At the moment my podcasts of choice are: Penguin's Beaks & Geeks where authors are interviewed about new and forthcoming books. I often will listen even if the book isn't something I am drawn to as it can be fascinating to listen to the authors speak about their work and their writing experiences and on more than one occasion I have requested a book from the library (at least to look at) that I might not have otherwise.
I think I must be on a million e-newsletter lists as I get a (large) variety of them in my email inbox every day. More danger as you will surmise, but all sorts of wonderful and helpful things, too. HarperCollins will often link to a podcast with in their Book Club Girl new releases newsletter. The current featured podcast is a serialization of the complete audiobook (eight parts) of After the Funeral by Agatha Christie as presented by Sophie Hannah. The first episode lasts an hour and half so I have yet to listen to it in full, but it looks quite promising. (By the way, I have yet to read Sophie Hannah!--must rectify that one--and am curious, too, about her Poirot novels which have been authorized by the Agatha Christie estate).
But my most recent (and if this last podcast I have listened to is anything to judge by) find is BBC Radio's Books and Authors.
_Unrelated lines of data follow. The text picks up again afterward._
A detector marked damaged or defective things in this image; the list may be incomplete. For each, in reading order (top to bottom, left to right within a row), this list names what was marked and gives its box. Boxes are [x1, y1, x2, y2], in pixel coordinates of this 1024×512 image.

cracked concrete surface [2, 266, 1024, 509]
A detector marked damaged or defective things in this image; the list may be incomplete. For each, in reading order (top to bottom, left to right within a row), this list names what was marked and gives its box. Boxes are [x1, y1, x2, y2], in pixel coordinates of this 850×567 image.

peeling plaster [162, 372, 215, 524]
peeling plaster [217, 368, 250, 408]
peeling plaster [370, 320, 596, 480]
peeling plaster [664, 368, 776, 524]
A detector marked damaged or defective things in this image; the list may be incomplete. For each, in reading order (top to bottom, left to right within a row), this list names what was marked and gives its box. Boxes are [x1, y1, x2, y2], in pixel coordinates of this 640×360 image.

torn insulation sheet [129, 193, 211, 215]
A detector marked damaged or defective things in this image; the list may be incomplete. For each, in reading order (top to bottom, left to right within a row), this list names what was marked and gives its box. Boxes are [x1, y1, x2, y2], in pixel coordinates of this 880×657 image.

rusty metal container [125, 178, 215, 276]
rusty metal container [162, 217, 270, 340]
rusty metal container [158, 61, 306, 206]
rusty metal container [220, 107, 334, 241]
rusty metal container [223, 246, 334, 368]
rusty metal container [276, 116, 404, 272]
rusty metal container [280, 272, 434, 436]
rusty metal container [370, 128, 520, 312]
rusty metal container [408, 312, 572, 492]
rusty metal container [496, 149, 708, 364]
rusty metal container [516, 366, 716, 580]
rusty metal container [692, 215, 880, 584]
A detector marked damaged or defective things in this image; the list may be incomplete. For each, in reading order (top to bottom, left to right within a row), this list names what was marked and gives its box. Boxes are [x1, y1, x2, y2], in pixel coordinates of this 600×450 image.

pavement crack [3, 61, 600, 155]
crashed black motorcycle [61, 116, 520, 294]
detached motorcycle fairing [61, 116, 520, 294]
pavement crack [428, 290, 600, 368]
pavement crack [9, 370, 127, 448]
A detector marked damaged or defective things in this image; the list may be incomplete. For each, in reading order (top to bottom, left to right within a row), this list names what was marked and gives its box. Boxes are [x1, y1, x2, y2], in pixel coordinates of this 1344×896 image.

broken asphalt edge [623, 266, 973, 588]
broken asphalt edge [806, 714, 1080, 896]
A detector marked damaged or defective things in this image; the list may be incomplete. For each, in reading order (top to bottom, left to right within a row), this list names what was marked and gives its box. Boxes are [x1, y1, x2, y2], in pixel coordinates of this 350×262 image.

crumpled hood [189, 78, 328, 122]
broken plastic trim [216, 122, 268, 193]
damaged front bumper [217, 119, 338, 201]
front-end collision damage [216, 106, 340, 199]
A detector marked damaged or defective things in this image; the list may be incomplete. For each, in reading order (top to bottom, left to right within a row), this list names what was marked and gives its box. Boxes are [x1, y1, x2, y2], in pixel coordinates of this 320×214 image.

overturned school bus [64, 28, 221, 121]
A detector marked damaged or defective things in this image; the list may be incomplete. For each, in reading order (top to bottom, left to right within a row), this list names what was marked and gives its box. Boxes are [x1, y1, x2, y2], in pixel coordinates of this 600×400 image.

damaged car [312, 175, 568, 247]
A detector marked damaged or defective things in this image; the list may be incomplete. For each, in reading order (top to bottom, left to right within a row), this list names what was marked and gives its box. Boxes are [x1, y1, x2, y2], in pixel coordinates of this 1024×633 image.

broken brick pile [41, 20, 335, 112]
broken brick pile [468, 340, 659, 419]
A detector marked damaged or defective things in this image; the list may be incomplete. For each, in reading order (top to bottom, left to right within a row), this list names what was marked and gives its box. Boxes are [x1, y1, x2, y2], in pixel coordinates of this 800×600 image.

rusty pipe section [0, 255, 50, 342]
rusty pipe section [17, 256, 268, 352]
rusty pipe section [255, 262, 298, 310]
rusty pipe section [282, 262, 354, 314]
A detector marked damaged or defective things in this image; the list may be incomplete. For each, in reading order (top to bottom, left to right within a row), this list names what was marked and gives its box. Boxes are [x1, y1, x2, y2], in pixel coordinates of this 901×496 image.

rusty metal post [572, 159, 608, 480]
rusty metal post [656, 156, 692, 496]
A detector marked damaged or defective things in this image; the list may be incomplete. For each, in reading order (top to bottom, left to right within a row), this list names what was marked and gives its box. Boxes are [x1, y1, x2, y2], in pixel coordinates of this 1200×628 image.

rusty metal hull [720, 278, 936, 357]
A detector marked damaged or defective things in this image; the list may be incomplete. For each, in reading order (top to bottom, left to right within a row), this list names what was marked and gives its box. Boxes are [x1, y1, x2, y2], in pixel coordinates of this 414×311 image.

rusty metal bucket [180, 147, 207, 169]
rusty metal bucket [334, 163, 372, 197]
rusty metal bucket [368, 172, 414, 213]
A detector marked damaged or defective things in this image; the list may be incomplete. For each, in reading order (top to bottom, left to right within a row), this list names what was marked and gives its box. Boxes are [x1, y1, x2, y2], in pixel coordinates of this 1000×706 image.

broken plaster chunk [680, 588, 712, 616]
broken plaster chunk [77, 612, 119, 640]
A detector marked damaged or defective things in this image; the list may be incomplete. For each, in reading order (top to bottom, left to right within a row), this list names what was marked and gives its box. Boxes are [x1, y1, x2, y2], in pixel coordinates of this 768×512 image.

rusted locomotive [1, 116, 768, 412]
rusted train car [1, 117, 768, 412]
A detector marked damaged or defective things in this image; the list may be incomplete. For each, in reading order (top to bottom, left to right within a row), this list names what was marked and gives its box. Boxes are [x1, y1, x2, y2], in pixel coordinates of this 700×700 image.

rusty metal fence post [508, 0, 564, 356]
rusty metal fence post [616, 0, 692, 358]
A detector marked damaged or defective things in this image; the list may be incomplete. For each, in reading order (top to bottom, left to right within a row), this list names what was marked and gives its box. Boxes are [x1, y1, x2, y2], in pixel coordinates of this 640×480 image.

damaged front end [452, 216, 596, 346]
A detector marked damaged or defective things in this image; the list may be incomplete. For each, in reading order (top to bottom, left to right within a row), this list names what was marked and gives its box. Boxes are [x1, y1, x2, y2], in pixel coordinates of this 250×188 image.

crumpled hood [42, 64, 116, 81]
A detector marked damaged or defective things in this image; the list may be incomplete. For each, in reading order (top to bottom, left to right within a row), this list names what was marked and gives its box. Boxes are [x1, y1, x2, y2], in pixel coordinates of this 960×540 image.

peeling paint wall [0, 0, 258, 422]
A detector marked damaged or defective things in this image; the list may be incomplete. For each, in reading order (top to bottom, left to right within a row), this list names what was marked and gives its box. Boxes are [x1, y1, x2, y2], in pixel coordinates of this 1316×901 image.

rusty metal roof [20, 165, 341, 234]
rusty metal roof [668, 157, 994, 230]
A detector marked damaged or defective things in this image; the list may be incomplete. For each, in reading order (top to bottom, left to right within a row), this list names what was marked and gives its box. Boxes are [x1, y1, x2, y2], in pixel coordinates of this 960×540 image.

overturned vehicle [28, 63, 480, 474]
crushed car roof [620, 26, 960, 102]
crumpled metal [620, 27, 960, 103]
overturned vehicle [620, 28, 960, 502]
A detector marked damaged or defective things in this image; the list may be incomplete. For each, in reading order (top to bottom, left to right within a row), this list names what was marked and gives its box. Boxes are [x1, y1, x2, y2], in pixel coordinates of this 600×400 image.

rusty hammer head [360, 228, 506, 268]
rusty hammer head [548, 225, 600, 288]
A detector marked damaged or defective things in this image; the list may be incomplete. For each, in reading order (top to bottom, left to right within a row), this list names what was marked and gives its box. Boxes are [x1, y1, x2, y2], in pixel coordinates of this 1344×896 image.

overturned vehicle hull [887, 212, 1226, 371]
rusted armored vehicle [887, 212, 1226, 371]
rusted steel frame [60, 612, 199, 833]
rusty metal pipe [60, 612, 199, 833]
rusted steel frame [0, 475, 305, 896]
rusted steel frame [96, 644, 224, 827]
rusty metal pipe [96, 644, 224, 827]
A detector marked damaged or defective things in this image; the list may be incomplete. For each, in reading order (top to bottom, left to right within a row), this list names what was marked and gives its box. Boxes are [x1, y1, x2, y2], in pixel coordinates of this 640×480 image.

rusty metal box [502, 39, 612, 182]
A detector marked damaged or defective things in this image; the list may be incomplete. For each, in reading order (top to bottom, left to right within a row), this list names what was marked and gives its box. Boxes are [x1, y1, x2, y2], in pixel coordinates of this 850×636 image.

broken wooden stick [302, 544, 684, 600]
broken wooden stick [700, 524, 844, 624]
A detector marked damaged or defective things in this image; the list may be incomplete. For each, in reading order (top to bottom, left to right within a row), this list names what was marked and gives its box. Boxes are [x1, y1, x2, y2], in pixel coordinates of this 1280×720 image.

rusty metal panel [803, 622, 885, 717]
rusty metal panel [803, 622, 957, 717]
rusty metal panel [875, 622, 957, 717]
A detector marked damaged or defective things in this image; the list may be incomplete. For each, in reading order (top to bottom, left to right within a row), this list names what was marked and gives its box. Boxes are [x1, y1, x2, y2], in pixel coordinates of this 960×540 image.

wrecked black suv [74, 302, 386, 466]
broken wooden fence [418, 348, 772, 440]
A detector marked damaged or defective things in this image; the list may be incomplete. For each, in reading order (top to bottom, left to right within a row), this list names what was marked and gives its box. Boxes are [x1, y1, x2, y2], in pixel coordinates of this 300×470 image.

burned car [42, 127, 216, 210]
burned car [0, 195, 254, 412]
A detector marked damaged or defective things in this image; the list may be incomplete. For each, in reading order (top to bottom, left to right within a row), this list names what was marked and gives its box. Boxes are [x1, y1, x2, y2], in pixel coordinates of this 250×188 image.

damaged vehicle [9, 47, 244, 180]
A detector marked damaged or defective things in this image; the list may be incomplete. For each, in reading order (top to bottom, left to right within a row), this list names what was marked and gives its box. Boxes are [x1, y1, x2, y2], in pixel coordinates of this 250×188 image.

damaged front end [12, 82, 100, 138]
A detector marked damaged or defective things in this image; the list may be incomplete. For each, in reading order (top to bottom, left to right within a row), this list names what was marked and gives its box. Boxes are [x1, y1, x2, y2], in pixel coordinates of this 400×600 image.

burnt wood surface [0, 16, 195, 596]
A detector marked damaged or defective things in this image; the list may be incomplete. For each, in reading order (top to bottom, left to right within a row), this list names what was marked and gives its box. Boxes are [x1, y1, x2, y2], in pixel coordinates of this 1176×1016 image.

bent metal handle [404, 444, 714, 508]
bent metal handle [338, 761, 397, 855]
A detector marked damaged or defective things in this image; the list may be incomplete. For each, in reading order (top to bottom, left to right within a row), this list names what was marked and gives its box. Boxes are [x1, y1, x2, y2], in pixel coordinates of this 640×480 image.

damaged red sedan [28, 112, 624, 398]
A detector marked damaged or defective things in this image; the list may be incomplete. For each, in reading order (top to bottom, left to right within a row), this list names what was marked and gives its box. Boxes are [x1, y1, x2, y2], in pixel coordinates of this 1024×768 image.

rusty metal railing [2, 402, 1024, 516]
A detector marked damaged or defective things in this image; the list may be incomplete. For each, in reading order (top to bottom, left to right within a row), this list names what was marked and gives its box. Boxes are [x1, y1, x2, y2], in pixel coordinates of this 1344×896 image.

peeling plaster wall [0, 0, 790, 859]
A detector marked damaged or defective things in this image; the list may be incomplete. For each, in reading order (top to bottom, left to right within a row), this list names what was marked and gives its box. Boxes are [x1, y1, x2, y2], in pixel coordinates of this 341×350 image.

Actually I think you will only find clips at that link, but for full podcasts go to Open Book. Their June 12 episode had a segment by S.J. Parris who discusses the latest offering (women spies in fiction are on the rise--happily for me) of spy novels featuring women. The segment is a mere five or six minutes so if you have an interest do give it a listen, but here's my list of books (well, the list is longer but the books associated with this particular topic) that I have gleaned from it. Spy novels (a few anyway) I want to read:
Exposure, Helen Dunmore
Sweet Tooth, Ian McEwan
Tightrope, Simon Mawer
I Can't Begin to Tell You, Elizabeth Buchan
A Quiet Life, Natasha Walter
Some of these books are older and a few new or forthcoming. Are they all British authors? Surely there must be U.S. authors writing female spy novels?
I am especially intrigued as she mentioned a reworking of John LeCarré's The Night Manager filmed using a female (and pregnant--at least the actress was at the time of filming) protagonist. I think it has already aired in the UK? I wonder if we will get it over here sometime soon?
Anyway, lots of interest to me (and maybe you, too?), and I had thought I might have a new 'summer reading project' in the works and now I am drawn once again to spy novels (an ongoing affair I guess).
So, do you 'podcast'? Listen to anything good? Bookish or otherwise?